Normally, the shot he made would receive a score of 8.1, more than enough for a gold medal. But in what was described as an “extremely rare mistake in elite competition,” Emmons fired at the wrong target. Standing in lane two, he fired at the target in lane three. His score for a good shot at the wrong target? 0. Instead of a medal, Emmons ended up in eight place."


His story shows us that it doesn’t matter how accurate you are if you’re aiming at the wrong goal.

The apostle Paul had a goal in sight. It was a goal that drove him, kept him going even when everything else was going wrong around him. As a matter of fact, he was in jail when he wrote this letter (which was actually a pretty common place for him to write his letters. Maybe it was because that was the only time he could sit still long enough to get work done!). Here in his letter to the Philippians we find the second characteristic that we need to have in order to reach our goals in the second half of chapter 3 and verse 13. 

"13B; but one thing I do: forgetting what lies behind and reaching forward to what lies ahead,”
In other words, to reach our goals, we must have a single-minded future focus.

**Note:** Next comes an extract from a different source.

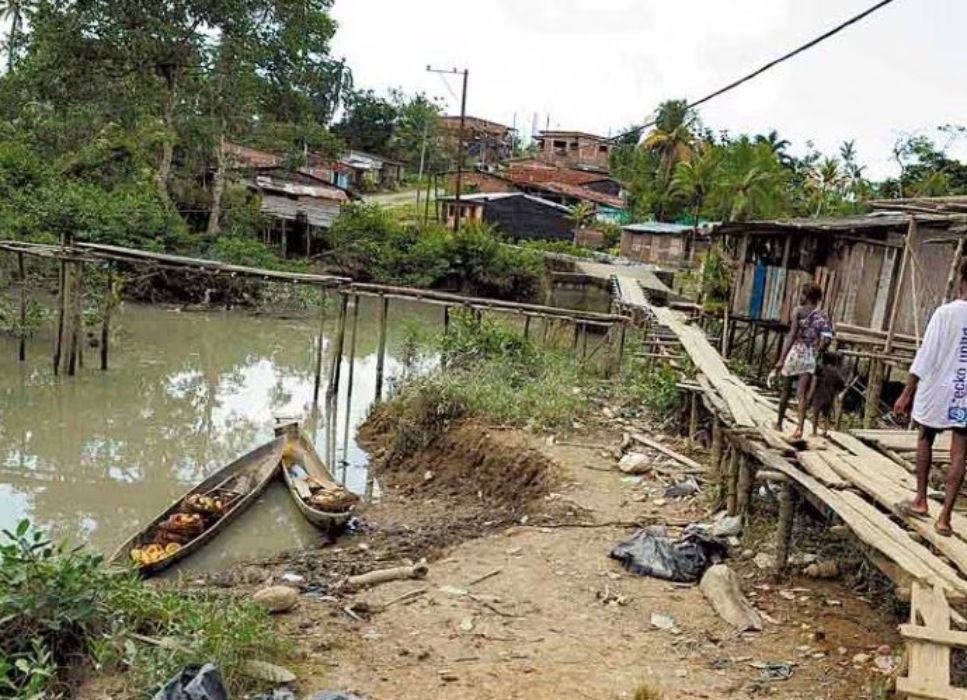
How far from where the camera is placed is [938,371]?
185 inches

This is to say a single desire that is based on what you hope to accomplish ahead of you. Paul here seems to make a pretty big emphasis on forgetting the past. However, he clearly hadn’t forgotten his. If you look earlier in the chapter, he listed a ton of his accomplishments. So why does he now say that it’s important to forget your past?

I think that it’s because when we become too focused on our past, it limits our present effort and kills any future progress. 

Take for example if someone has done us wrong in the past. The resentment and bitterness (be it real or imagined) can keep us rehearsing the same broken tape over and over again and we’ll carry that baggage with us whenever we meet new people. Or focusing on past sins which, when you keep dwelling on them, make you believe or wonder if God can actually forgive you.

Or the church that keeps remembering the “good ol’ days” when we had x amount of members, or when Pastor X, Elder Y, or Sister Z were here and everything was just rolling along. By contrast, Paul here says that the progressing Christian must cultivate a concentrated forward look to where the Goal lies.
This is a goal that is not caught up on our past success or past failure. Not on our actions, achievements or behaviors, but on realizing that life is all about learning and growing. This is true of both the development of our physical life as well as our spiritual life. 

Who knows what was going through Matt Emmons head when he hit the wrong target. He may have felt that he had success in the bag, but that moment of failed concentration cost him everything. Keep your sights set on the future target because, even though you aren’t all that you should be yet, you also aren’t all that you WILL be yet.